• [Challenge 1] Check each statement below against the profile of Quantify and answer yes or no, quoting the words from the profile that settle it: (a) Quantify was incorporated as an Australian proprietary limited company. (b) Quantify acquired certain intellectual property rights in February 2016. (c) Mr Mark Lapins is the current Managing Director of Quantify.

• [Extracted text]

******************************

Having regard to this and in particular the possible requirements of minority shareholder approval, it is possible that WHL may not be able to implement some of these intentions.

7. Profile of Quantify

This Section contains more detailed information on Quantify’s businesses, financial outlook and the management of Quantify.

7.1

Overview of Quantify

Quantify was incorporated on 17 September 2012 as an Australian proprietary limited company.

In February 2015, Quantify acquired certain intellectual property rights from entities associated with Mr Mark Lapins (the current Managing Director of Quantify), Lapins Holdings Pty Ltd as trustee for the Lapins Family Trust and Cuda Development Corporation Pty Ltd ( Cuda ), and commenced its current business.

Quantify currently owns various intellectual property as summarised in Annexure C of the Bidder’s Statement ( Quantify Intellectual Property ).

******************************

• [Exercise inputs]

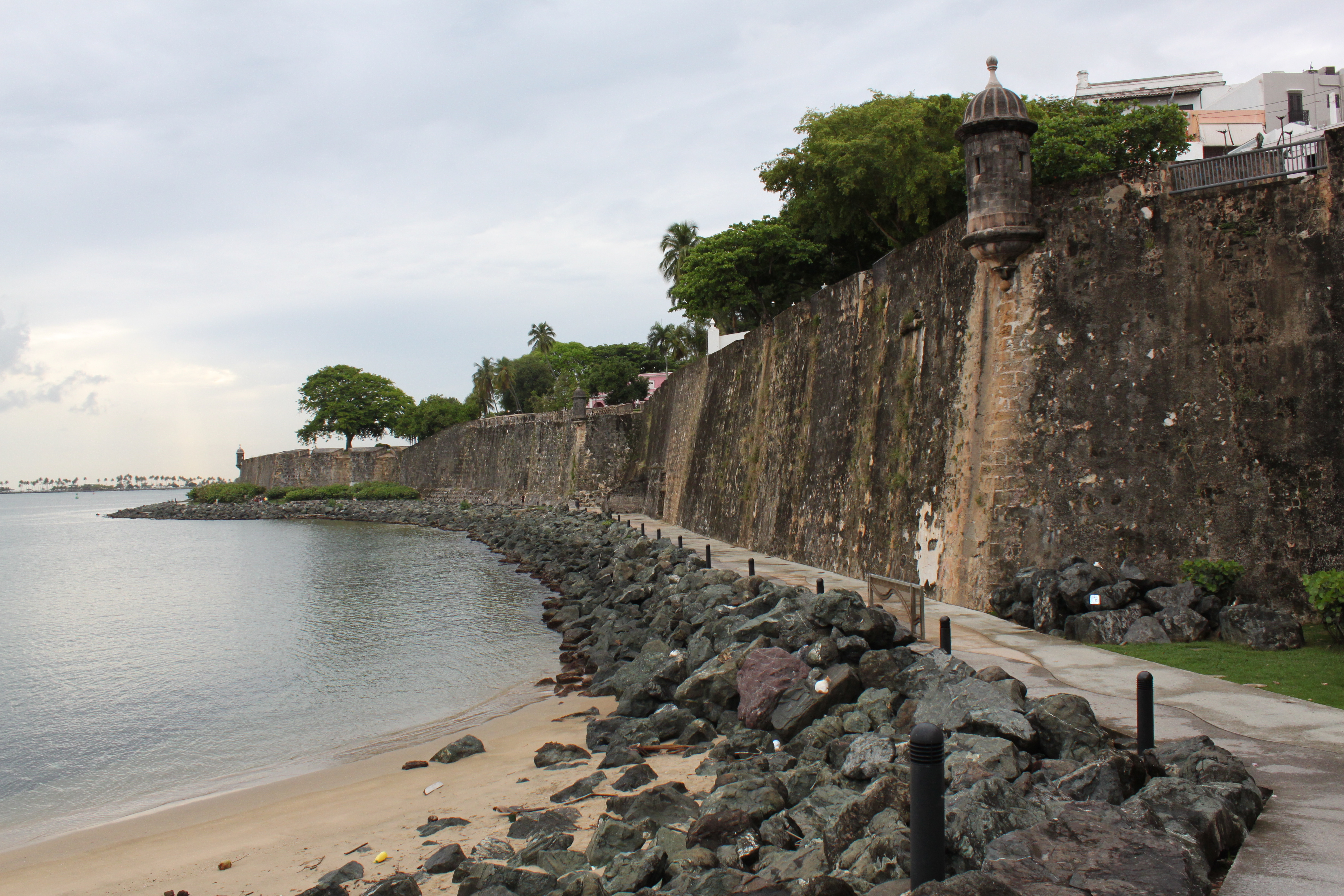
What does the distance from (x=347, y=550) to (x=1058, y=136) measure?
3166cm

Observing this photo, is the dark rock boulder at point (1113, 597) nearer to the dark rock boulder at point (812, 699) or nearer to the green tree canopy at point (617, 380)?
the dark rock boulder at point (812, 699)

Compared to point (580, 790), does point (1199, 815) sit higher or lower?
higher

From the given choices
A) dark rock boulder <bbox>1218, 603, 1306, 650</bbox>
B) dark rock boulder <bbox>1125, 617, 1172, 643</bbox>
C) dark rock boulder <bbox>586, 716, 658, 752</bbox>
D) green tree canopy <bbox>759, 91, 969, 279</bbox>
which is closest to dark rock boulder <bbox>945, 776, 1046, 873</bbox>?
dark rock boulder <bbox>586, 716, 658, 752</bbox>

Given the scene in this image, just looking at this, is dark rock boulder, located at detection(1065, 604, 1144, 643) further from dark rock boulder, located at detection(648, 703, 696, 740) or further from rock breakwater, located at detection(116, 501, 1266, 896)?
dark rock boulder, located at detection(648, 703, 696, 740)

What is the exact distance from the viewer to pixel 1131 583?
10.0 metres

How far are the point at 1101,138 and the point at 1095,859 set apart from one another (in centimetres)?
2472

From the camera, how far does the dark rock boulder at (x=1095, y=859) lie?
3693 millimetres

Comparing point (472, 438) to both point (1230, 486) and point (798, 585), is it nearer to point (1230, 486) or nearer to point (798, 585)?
point (798, 585)

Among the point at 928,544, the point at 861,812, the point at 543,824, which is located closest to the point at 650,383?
the point at 928,544

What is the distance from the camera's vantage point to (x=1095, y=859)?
153 inches

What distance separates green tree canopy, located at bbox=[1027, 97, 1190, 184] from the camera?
77.7 feet

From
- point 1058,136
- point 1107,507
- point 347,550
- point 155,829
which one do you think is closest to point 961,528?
point 1107,507

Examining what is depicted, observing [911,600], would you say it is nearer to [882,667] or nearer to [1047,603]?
[882,667]

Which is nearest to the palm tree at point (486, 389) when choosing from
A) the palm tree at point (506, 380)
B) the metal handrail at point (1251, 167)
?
the palm tree at point (506, 380)
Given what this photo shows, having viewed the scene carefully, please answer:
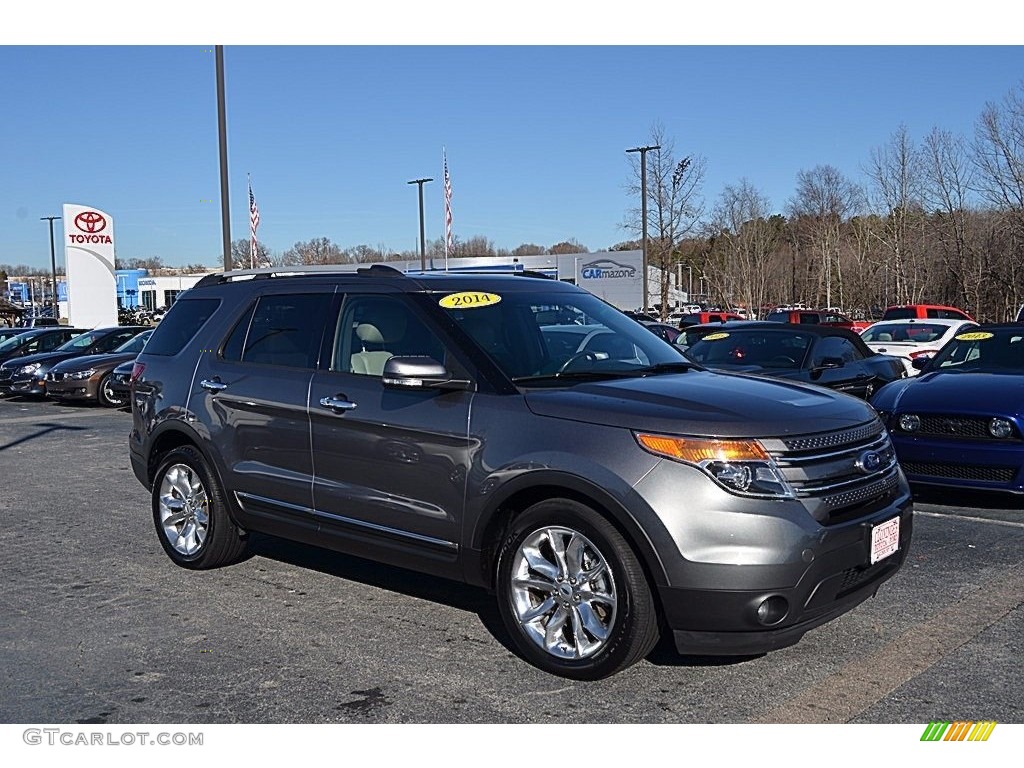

******************************

• [Challenge 2] Pick out every line of the listing above that contains the string "bbox", matching case exactly.

• [Response 1]
(a) Yes: "Quantify was incorporated on 17 September 2012 as an Australian proprietary limited company."
(b) No: "In February 2015, Quantify acquired certain intellectual property rights"
(c) Yes: "Mr Mark Lapins (the current Managing Director of Quantify)"

• [Response 2]
A) dark rock boulder <bbox>1218, 603, 1306, 650</bbox>
B) dark rock boulder <bbox>1125, 617, 1172, 643</bbox>
C) dark rock boulder <bbox>586, 716, 658, 752</bbox>
D) green tree canopy <bbox>759, 91, 969, 279</bbox>
which is closest to dark rock boulder <bbox>945, 776, 1046, 873</bbox>?
dark rock boulder <bbox>586, 716, 658, 752</bbox>
What distance separates green tree canopy, located at bbox=[1027, 97, 1190, 184] from the camera?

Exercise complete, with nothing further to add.